I mentioned farm animals didn't I? Yes, there are usually goats hanging around in the field near the carriage house. They're very friendly and will poke their heads through the fence to get a petting. My toddler giggled with delight as these friendly four-footers popped their heads out to greet him. There is a sign that tells you these goats have been known to mistake fingers for food, so you probably shouldn't feed them and I kept my kids' hands away from the goats' mouths. My preschooler noted that one of the goats looked like he had a beard. We were even treated to genuine goat defecation and urination which, for my kids, is absolutely priceless (yes, I have trained them well to appreciate potty humor).
|A friendly bearded gent|
We went to the Park this time for the express purpose of viewing their special exhibit - From Morning to Night: Domestic Service in the Gilded Age - which was open in the recently restored farmhouse. In fact, this was the first time I have ever been in the farmhouse because it has been closed for a while for renovations. This is also the first exhibit to appear in the farmhouse since its' reopening. The exhibit and the farmhouse open at 10am. The exhibit is sponsored by the National Endowment for the Humanities and developed by Maymont Park in Richmond, VA. This was a little bit of a homecoming for me, in a way, since I grew up not far from Maymont and spent many days there as a kid growing up in Richmond.Much of the photographic material in the exhibit is derived from sources in and around Maymont.

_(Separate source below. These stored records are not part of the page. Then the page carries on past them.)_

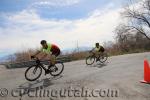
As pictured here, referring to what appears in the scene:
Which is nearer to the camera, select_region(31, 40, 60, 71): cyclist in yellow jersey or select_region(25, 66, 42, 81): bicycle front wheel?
select_region(25, 66, 42, 81): bicycle front wheel

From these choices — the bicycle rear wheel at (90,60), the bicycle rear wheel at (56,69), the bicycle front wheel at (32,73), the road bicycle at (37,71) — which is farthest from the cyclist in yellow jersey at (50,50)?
the bicycle rear wheel at (90,60)

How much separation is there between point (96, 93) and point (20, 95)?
8.79 ft

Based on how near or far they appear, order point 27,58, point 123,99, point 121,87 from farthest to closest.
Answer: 1. point 27,58
2. point 121,87
3. point 123,99

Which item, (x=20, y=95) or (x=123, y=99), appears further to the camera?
(x=20, y=95)

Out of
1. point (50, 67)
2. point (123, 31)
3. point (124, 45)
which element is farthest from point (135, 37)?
point (50, 67)

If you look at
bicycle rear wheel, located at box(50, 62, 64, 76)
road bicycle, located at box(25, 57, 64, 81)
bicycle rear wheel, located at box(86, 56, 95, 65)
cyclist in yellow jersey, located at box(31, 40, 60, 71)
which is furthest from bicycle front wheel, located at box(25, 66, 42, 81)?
bicycle rear wheel, located at box(86, 56, 95, 65)

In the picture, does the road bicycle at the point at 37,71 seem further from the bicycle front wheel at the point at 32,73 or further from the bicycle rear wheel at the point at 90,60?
the bicycle rear wheel at the point at 90,60

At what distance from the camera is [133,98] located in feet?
31.4

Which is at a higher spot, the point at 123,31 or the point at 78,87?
the point at 123,31

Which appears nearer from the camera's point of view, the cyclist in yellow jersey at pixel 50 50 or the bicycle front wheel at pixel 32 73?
the bicycle front wheel at pixel 32 73

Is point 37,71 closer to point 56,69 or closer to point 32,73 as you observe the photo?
point 32,73

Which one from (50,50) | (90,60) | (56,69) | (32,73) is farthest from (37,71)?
(90,60)

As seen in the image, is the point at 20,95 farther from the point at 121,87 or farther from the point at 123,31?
the point at 123,31

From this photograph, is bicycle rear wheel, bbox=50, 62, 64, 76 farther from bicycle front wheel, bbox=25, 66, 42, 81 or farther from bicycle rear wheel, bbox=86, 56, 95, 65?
bicycle rear wheel, bbox=86, 56, 95, 65
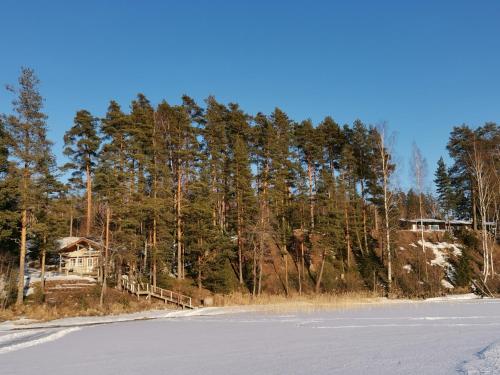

The exhibit details the life of domestic servants during the early 1900s which, in the South, were mostly African American. There are a few displays set up in the house which exemplify the dress and everyday objects of a southern domestic servant, but most of the exhibit consists of bulletin boards which give greater detail about the work of domestic servants. The exhibit is relatively text heavy so I had a hard time absorbing it with a toddler and preschooler running around. But the good news is that the staff has made it virtually impossible for my toddler to destroy anything in the house - they have sectioned off all of the displays with Plexiglas barriers.
One of my favorite parts of the exhibit was a wall displaying photographs of domestic servants at work in North Carolina. Some of these period photos are of servants at work around the Executive Mansion of Raleigh.
If you don't end up getting to Oak View for the special exhibit ending June 12, then you should definitely make a point of visiting Oak View. It's got a lot to keep the kids busy and there is enough to keep us adults engaged too.